Totally agree. Who knows. Only time will tell. We all just have opinions, but some like to think their's is the only right one.

orangeman1 writes:

in response to RichRollin:

(This comment was removed by the site staff.)

The article says "noted" Dr in California. You implied over and over that the drs that cleared him were quacks. You did say that, so dont try to back out now. You were wrong. There is nothing I dont understand after reading that article. Maybe you should read it again. How the UT cardio dr. said what he did and the Athletic dept dr is the one who called around to get opinions. Just accept that these other cardio dr's arent quacks like you led everyonet to believe and that because people believe them and want Negedu to play they are wrong. I already said that I understand your opinion, but you are the one too stubborn to understand any other.

orangeman1 writes:

in response to RichRollin:

(This comment was removed by the site staff.)

Here is one of your quotes about the quacks that cleared him. I could give you more.

"The MAJORITY of docs could spot a fatal case of cancer, unfortunately my buddy went to a fu##ing quack who swore he was cleared of it. These are the type of docs who will clear E-Man, why can't you get that through your thick azz skull. He was refused by reputible docs and continued until some f-ing quack, maybe 2 or 3 said he could play."
I think you are letting your personal experience get in the way of what are the facts in this case. Here is another of your quotes

"But he also did what's best for E-Man as well. Beat your drum all you want, but a 20yr old doesn't know his azz from a hole in the ground. They may think they do, but they don't."

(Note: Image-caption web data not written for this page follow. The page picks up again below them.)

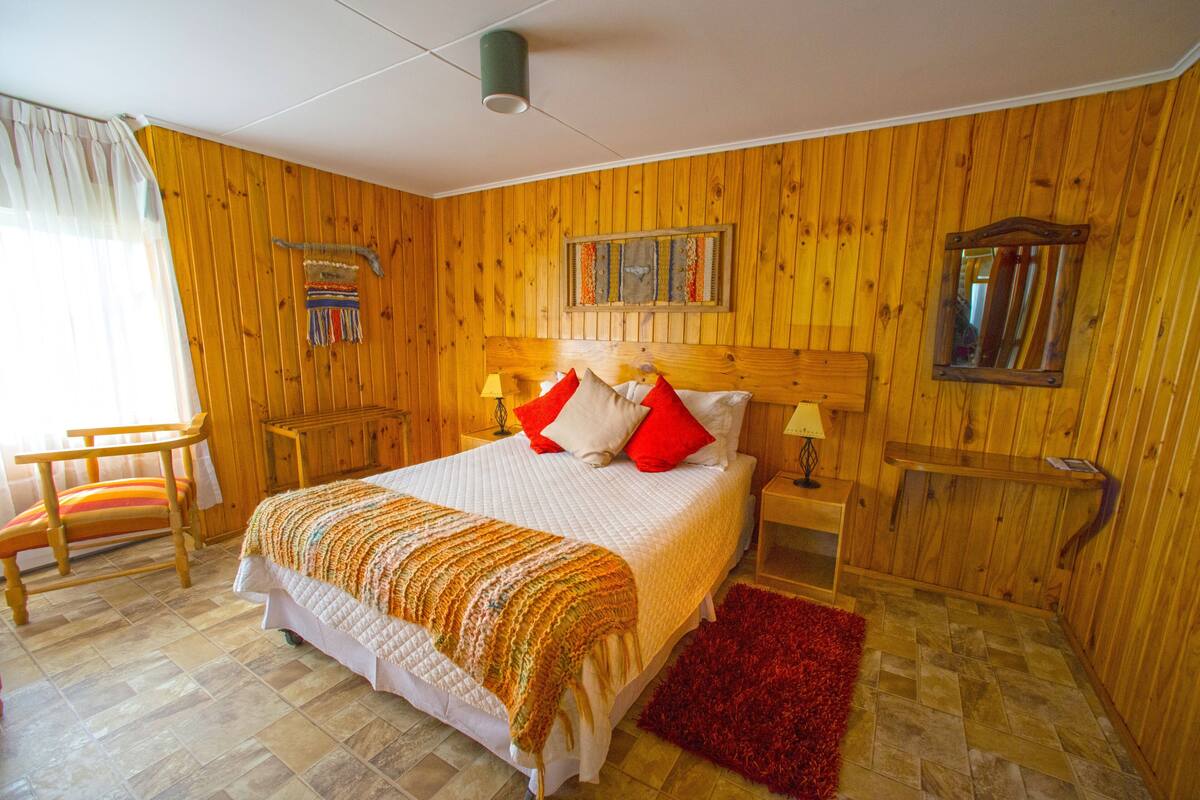 Habitació amb panells de fusta, un llit, una cadira, una tauleta de nit i un mirall.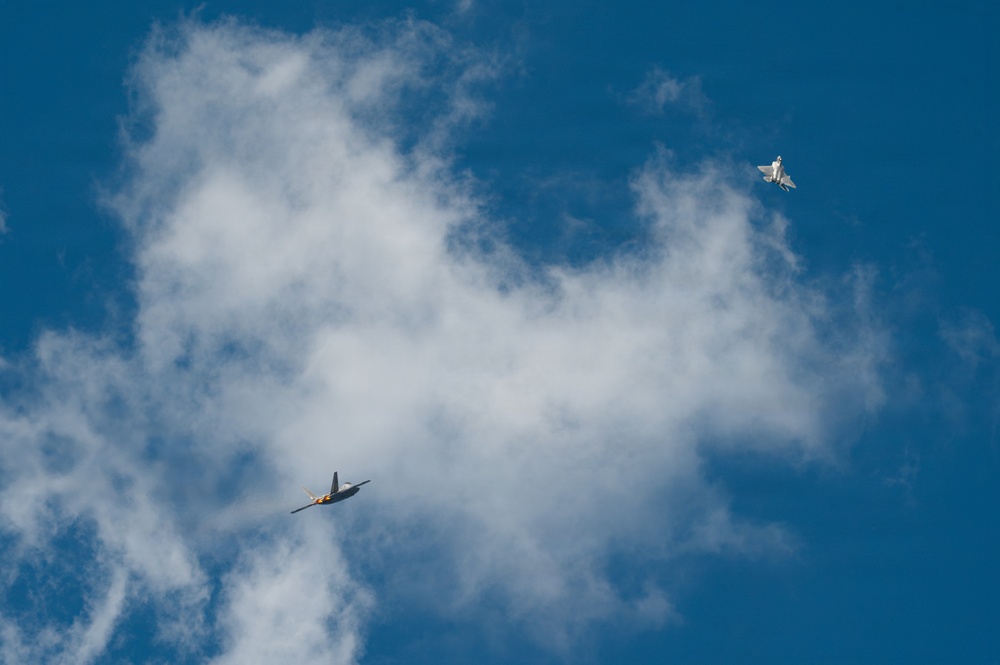 Two military jet aircraft are captured in flight against a blue sky with scattered white clouds. The aircraft appear to be flying in proximity to one another, possibly during an airshow or training exercise. The lower aircraft displays visible orange/yellow coloring on its underside, while the upper aircraft appears in a lighter gray tone.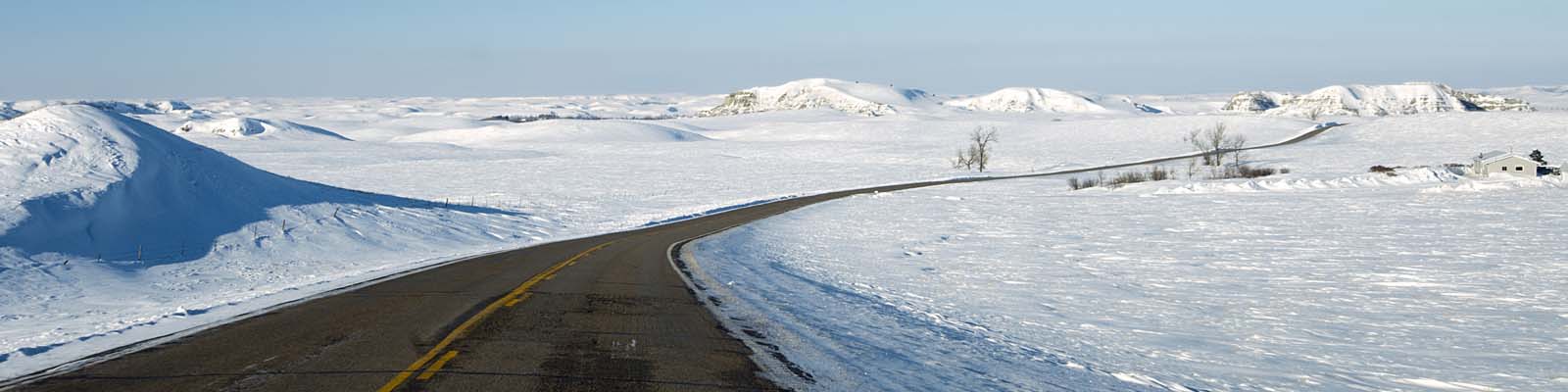 This is an image of a road surrounded by snow in Bismark North Dakota where ASTA-USA provides professional translation services.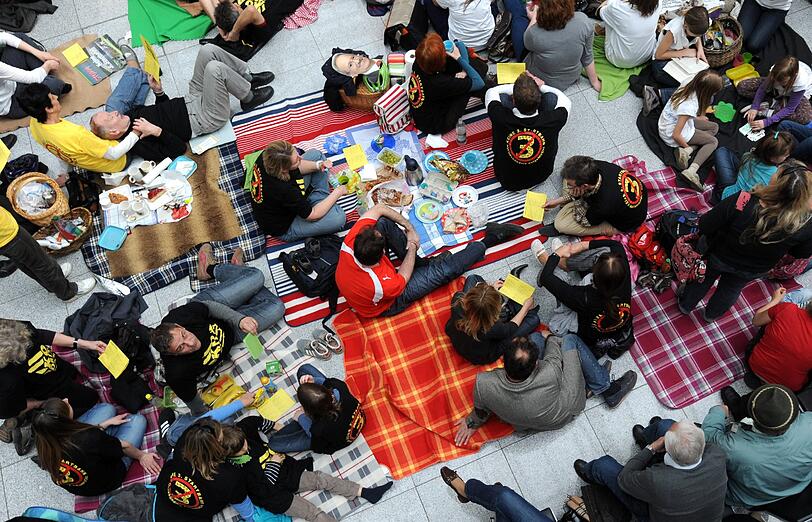 Gegen Fluglärm demonstrierende Demonstranten picknicken am Samstag (24.03.12) am Flughafen Franz-Josef-Strauss in einem Teil der Abflughalle des Terminal 2.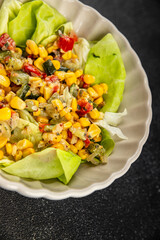 Corn salad vegetables fresh tasty food dish gourmet food background on the table rustic food top view copy space keto and paleo diet Vegetarian and vegan food
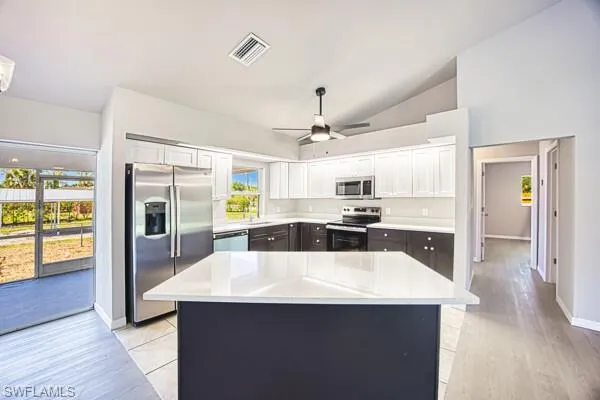 Kitchen with stainless steel appliances, lofted ceiling, light countertops, ceiling fan, and white cabinets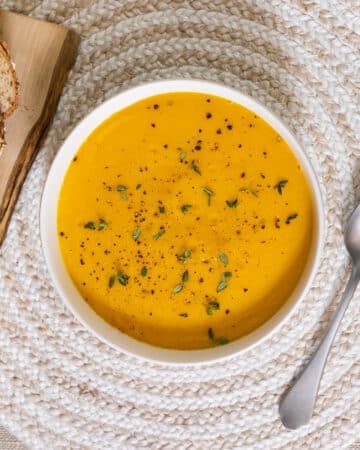 Carrot and Sweet Potato Soup in a bowl with some bread.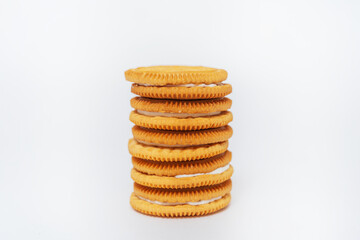 milk round cookies on a white background. shortbread cookies for tea drinking. a subject photo shoot of sweet cookies in a photo studio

This attitude, that you know what's best for Negedu and anyone who thinks differently is an idiot is what I've been arguing about. All the fans that want him to play at UT, all the cardio specialists, and Negedu are all wrong according to you. The althletic dept dr and Hamilton and Pearl decided letting him play isnt worth the risk to UT. Some, like me, dont like the decision. That doesnt make me any more right or wrong than those that support Hamiltons decision.
This issue is over as far as I'm concerned. I just wish GOVOLSXTRA would actually cover a story like its supposed to be so we would have all the info from the beginning, but apparantly ESPN does a better job covering UT than UT sports writers for this paper.